Vendor-specific SEPolicy rules and property_contexts
Vendor properties can be defined by vendor_internal_prop
macro. Put the
vendor-specific rules you define in the BOARD_VENDOR_SEPOLICY_DIRS
directory.
For example, suppose that you're defining a vendor faceauth property in coral.
In the BoardConfig.mk
file (or in any BoardConfig.mk
includes), put the
following:
BOARD_VENDOR_SEPOLICY_DIRS := device/google/coral-sepolicy
In the device/google/coral-sepolicy/private/property.te
file, put the
following:
vendor_internal_prop(vendor_faceauth_prop)
In the device/google/coral-sepolicy/private/property_contexts
file, put the
following:
vendor.faceauth.trace u:object_r:vendor_faceauth_prop:s0 exact bool
Limitations of vendor properties
Because the system and product partitions can't depend on the vendor, never
allow the vendor properties to be accessed from the system
, system-ext
, or
product
partitions.
Appendix: Rename existing properties
When you must deprecate a property and move to a new one, use Sysprop as APIs
to rename your existing properties. This maintains backward compatibility by
specifying both the legacy name and the new property name. Specifically, you can
set the legacy name by the legacy_prop_name
field in the .sysprop
file. The
generated API tries to read prop_name
, and uses legacy_prop_name
if
prop_name
doesn't exist.
For example, the following steps rename awesome_feature_foo_enabled
to foo.awesome_feature.enabled
.
In the foo.sysprop
file
module: "android.sysprop.foo"
owner: Platform
prop {
api_name: "is_awesome_feature_enabled"
type: Boolean
scope: Public
access: Readonly
prop_name: "foo.awesome_feature.enabled"
legacy_prop_name: "awesome_feature_foo_enabled"
}
In C++ code
// is_awesome_feature_enabled() reads "foo.awesome_feature.enabled".

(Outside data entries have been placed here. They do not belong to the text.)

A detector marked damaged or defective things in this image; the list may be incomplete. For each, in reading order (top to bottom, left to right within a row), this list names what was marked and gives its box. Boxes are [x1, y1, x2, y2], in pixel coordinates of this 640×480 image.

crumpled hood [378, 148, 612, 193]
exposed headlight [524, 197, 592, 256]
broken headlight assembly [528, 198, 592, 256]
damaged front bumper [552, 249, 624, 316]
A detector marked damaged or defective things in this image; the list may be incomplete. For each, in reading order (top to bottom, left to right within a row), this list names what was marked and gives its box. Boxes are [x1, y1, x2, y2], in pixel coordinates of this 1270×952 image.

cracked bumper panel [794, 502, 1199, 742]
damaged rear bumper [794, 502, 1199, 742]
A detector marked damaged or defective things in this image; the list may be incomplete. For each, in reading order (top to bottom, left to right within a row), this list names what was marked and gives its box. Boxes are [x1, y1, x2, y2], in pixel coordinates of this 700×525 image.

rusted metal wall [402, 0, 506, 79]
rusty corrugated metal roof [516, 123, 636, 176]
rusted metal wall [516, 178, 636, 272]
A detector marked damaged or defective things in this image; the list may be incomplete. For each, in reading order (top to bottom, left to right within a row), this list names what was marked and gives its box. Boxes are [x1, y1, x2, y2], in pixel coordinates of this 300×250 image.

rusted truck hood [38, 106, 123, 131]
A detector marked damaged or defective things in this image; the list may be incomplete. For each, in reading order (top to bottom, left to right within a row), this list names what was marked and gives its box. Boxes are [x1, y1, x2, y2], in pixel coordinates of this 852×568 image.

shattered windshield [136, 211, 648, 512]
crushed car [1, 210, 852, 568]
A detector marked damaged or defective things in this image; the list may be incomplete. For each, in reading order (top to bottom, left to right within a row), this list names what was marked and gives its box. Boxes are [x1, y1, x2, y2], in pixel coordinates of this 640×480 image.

// If it doesn't exist, reads "awesome_feature_foo_enabled" instead
using android::sysprop::foo;
bool enabled = foo::is_awesome_feature_enabled().value_or(false);
Note the following caveats:
First, you can't change the type of the sysprop. For example, you can't make an
int
prop into astring
prop. You can only change the name.Second, only the read API falls back to the legacy name. The write API doesn't fall back. If the sysprop is a writable one, you can't rename it.